--- START OF RECORDS PROVIDED ---
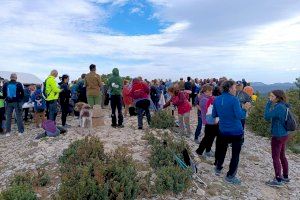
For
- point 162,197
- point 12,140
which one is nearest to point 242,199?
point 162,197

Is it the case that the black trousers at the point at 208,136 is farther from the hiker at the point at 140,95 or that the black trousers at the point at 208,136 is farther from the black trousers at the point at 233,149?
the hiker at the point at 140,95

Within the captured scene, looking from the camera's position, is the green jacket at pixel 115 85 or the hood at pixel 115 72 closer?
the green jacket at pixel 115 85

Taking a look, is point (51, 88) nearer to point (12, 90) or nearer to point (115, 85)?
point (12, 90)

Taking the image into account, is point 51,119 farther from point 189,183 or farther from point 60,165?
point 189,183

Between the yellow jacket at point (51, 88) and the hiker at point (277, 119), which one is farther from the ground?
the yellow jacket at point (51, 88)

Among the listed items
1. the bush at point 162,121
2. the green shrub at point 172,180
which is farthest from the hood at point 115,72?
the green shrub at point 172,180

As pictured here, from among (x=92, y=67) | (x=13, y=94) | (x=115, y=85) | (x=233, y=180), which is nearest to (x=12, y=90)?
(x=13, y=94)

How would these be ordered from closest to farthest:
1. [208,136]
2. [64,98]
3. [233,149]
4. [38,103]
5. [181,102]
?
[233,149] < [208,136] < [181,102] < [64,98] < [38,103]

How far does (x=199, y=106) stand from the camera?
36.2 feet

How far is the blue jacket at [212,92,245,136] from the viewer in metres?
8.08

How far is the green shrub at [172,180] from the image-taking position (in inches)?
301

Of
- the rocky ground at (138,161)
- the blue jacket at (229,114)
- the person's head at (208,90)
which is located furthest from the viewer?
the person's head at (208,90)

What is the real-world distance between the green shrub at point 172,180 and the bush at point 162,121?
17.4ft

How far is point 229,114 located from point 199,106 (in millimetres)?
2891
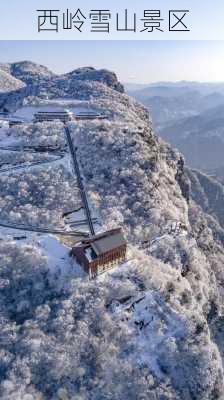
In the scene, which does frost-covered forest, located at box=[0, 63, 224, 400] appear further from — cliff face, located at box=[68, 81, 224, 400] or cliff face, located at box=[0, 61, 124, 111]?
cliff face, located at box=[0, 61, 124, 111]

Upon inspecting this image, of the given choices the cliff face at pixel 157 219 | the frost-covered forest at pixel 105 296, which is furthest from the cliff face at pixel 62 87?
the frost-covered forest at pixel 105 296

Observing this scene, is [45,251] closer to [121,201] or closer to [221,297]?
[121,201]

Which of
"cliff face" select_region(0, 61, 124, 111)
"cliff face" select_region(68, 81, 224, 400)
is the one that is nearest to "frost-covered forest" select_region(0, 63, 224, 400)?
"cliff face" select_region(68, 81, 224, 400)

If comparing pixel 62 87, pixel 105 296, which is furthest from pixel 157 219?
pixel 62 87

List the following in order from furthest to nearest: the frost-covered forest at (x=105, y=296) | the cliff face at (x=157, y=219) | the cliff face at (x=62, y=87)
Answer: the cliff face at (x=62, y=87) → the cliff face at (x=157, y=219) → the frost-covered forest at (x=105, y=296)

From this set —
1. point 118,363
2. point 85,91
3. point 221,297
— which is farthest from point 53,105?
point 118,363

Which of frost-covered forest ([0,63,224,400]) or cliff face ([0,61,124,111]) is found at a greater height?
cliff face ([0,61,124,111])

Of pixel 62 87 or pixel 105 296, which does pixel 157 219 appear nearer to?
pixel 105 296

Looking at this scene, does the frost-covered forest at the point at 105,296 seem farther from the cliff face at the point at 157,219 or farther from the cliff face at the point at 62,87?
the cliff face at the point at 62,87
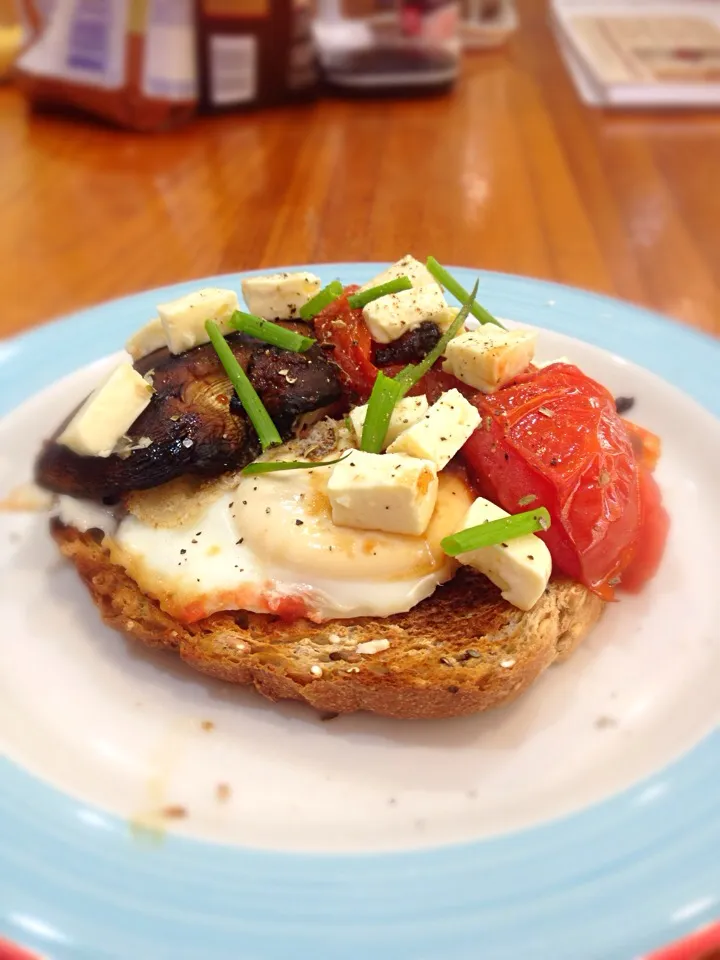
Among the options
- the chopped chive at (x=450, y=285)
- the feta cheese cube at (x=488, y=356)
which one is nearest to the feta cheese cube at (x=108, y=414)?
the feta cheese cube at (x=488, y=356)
--- END OF RECORDS PROVIDED ---
--- START OF RECORDS PROVIDED ---
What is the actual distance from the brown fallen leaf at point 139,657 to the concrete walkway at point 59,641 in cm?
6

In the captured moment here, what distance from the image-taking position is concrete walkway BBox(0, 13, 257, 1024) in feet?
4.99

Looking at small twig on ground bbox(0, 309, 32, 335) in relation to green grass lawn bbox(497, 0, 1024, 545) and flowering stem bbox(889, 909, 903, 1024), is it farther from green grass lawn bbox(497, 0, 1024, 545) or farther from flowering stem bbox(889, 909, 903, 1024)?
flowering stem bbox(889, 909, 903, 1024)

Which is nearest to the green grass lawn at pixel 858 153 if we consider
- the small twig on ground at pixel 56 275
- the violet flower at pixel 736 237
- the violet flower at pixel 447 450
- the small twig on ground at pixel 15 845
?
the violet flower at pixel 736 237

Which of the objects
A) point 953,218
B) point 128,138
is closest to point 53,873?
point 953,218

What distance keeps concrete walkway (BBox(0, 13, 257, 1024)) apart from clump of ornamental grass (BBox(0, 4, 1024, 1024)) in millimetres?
--- END OF RECORDS PROVIDED ---
--- START OF RECORDS PROVIDED ---
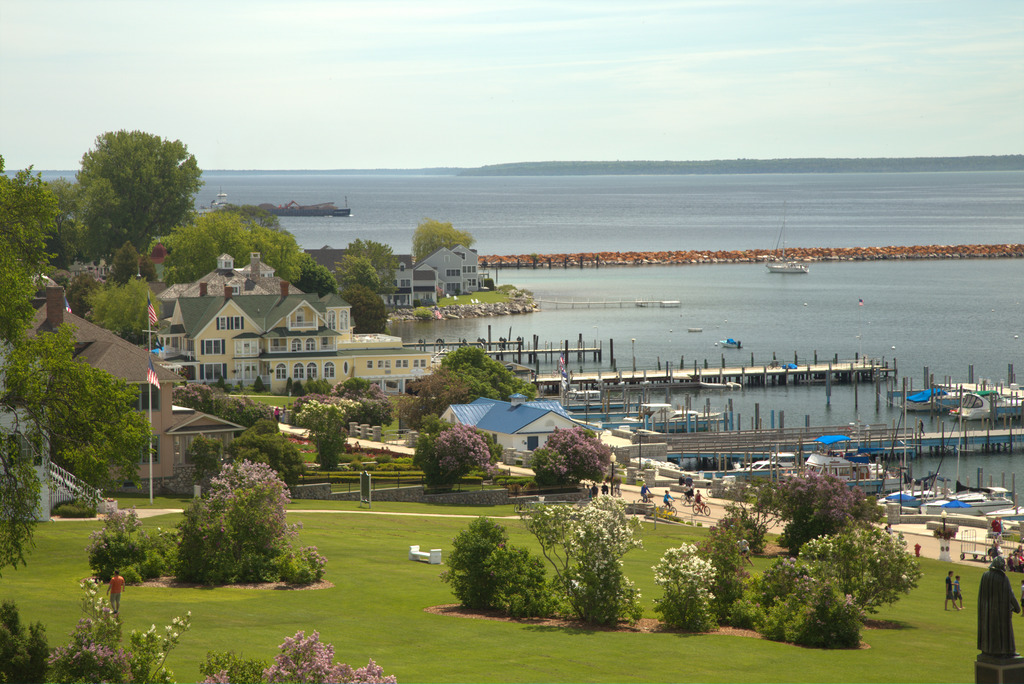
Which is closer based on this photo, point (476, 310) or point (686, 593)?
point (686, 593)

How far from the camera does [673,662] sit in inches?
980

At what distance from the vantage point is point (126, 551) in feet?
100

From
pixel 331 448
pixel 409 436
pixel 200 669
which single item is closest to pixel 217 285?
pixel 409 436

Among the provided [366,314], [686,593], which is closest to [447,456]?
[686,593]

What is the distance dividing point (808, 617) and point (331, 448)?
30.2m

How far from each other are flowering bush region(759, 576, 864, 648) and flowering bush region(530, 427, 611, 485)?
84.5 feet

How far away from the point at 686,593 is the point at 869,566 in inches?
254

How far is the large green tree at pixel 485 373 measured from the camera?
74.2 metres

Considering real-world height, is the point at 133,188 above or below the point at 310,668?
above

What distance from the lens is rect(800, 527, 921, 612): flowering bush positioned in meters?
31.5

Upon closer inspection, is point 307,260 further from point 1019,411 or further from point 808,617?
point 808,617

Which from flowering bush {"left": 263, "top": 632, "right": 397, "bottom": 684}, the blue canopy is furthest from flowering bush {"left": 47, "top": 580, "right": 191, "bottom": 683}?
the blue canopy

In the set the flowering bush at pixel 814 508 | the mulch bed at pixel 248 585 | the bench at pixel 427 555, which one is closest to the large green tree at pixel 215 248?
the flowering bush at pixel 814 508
--- END OF RECORDS PROVIDED ---
**WHAT IS NEEDED**
Count the lines in the rows above that contain the string "twig", matching case exactly, and give only that number.

**RESULT BELOW**
3